The Panthers' first touchdown came on a 17-yard run by backup quarterback Greg Cross, the second on a 6-yard quarterback draw by Bill Stull. Both plays were called at the line of scrimmage and designed to take advantage of tendencies the Hawkeyes showed on film.
Late in the third quarter, though, the Panthers trailed, 17-14, when they began a drive on their 20. They marched 80 yards in nine plays and scored the go-ahead touchdown on a 27-yard run by tailback LeSean McCoy. It was a stunning reversal for an offense that had gone six consecutive possessions without a first down.

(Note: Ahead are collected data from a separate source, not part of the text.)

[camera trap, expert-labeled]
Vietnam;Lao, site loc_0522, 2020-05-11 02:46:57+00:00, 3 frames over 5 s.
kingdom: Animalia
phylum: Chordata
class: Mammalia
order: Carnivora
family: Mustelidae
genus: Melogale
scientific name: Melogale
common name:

"[McCoy] is an excellent football player -- my sister could tell you that," said Iowa coach Kirk Ferentz. "[McCoy] is a guy who will find a way to do something that impacts a game, and we saw that [today]."
Stull said the drive for the winning points was proof that the offense is starting to mature. And, like his teammates, he believes the win will provide a confidence boost and a springboard for the team to reach great heights this year.
"We know any day we can rise to the occasion and beat any team," Stull said.
"It wasn't easy. It is never easy and we're usually going to do it the hard way, but we got it done.
"[The winning drive] was just awesome, our guys just stepped up and made the big plays. We just wanted to power it. We turned to our power game there, we wanted to hit them in the mouth and keep hitting them in the mouth and, if they are down, keep hitting them.
"We're always going to do whatever it takes today and we did that today."